GIVEN PROBLEM.
Every line from the line containing "What physical distance" through the final line of the data is to be printed exactly; no other line is to appear.

EXTRACTED DATA.
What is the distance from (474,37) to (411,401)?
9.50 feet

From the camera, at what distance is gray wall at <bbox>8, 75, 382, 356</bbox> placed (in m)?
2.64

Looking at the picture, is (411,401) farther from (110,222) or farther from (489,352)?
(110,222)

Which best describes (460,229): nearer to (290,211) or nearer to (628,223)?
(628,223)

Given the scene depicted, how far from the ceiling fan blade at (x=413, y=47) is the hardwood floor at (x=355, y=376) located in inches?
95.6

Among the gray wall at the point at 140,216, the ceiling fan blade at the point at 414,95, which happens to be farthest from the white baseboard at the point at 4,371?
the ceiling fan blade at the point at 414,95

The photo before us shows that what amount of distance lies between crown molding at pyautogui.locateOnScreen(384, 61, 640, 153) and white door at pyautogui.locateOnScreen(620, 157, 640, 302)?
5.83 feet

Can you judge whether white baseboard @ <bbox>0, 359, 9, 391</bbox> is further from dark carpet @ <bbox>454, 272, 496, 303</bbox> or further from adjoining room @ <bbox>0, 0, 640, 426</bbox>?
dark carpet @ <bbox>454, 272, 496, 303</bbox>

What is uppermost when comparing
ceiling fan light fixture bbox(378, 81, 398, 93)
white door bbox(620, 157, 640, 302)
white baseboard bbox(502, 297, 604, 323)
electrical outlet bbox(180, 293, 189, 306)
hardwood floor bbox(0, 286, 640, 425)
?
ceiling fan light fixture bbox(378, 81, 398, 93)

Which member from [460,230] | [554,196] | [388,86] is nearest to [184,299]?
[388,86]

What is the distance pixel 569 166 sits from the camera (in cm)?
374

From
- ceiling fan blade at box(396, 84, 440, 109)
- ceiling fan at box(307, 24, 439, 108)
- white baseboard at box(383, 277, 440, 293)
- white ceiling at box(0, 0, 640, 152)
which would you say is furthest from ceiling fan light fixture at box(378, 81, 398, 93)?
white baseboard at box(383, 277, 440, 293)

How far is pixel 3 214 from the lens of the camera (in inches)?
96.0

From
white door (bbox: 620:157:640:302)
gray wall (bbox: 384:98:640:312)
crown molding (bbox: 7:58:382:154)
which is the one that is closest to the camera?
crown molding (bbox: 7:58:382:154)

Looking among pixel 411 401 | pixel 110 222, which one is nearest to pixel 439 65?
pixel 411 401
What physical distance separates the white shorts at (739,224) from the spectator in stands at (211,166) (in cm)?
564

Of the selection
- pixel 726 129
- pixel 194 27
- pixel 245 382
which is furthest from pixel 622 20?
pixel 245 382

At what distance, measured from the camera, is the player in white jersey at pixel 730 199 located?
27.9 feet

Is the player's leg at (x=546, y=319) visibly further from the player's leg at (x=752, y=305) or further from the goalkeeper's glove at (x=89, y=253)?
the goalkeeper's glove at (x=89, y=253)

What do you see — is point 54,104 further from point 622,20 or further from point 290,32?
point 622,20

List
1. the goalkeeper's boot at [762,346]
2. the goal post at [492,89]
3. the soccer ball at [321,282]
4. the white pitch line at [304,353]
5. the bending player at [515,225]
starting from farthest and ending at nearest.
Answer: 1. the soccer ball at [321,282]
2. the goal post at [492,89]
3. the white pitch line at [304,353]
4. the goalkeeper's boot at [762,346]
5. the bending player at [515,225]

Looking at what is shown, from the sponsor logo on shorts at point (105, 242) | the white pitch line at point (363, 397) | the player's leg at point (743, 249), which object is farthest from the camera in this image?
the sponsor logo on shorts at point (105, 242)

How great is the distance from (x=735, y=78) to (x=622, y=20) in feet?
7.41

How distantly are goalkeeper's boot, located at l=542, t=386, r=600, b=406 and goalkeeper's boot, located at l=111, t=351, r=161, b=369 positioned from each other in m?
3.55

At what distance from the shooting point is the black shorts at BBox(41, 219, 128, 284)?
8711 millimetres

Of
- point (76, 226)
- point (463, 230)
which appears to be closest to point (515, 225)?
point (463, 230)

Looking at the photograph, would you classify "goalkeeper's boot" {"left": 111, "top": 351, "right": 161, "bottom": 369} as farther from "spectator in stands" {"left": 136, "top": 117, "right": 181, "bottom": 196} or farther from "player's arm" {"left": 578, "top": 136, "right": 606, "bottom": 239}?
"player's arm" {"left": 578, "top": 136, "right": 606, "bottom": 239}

WRITTEN SOLUTION.
What physical distance separates the white shorts at (739,224) from the spectator in stands at (211,166) (in cm)?
564

Of the selection
- pixel 726 129
- pixel 194 27
- pixel 245 382
which is furthest from pixel 622 20?
pixel 245 382

At what distance, measured from the camera, is the player in white jersey at pixel 730 199 located?
27.9 feet

Is the player's leg at (x=546, y=319) visibly further from the player's leg at (x=752, y=305) or further from the goalkeeper's glove at (x=89, y=253)?
the goalkeeper's glove at (x=89, y=253)

What do you see — is point 54,104 further from point 622,20 or further from point 290,32?
point 622,20

List
1. the goalkeeper's boot at [762,346]
2. the goal post at [492,89]
3. the soccer ball at [321,282]
4. the white pitch line at [304,353]
5. the bending player at [515,225]
starting from farthest and ending at nearest.
Answer: 1. the soccer ball at [321,282]
2. the goal post at [492,89]
3. the white pitch line at [304,353]
4. the goalkeeper's boot at [762,346]
5. the bending player at [515,225]

Looking at what is shown, from the sponsor logo on shorts at point (105, 242) | the white pitch line at point (363, 397) | the player's leg at point (743, 249), which object is farthest from the camera in this image?
the sponsor logo on shorts at point (105, 242)

How great is the distance from (x=735, y=78) to (x=622, y=20) in feet?
7.41

How distantly are goalkeeper's boot, located at l=542, t=386, r=600, b=406 and goalkeeper's boot, located at l=111, t=351, r=161, b=369 positioned from each other in m?
3.55

At what distance from the shooting point is the black shorts at BBox(41, 219, 128, 284)?
8711 millimetres

Of
- point (76, 226)
- point (463, 230)
which appears to be closest to point (515, 225)?
point (463, 230)

Looking at the photograph, would you classify "goalkeeper's boot" {"left": 111, "top": 351, "right": 161, "bottom": 369} as farther from "spectator in stands" {"left": 136, "top": 117, "right": 181, "bottom": 196} or farther from "player's arm" {"left": 578, "top": 136, "right": 606, "bottom": 239}?
"player's arm" {"left": 578, "top": 136, "right": 606, "bottom": 239}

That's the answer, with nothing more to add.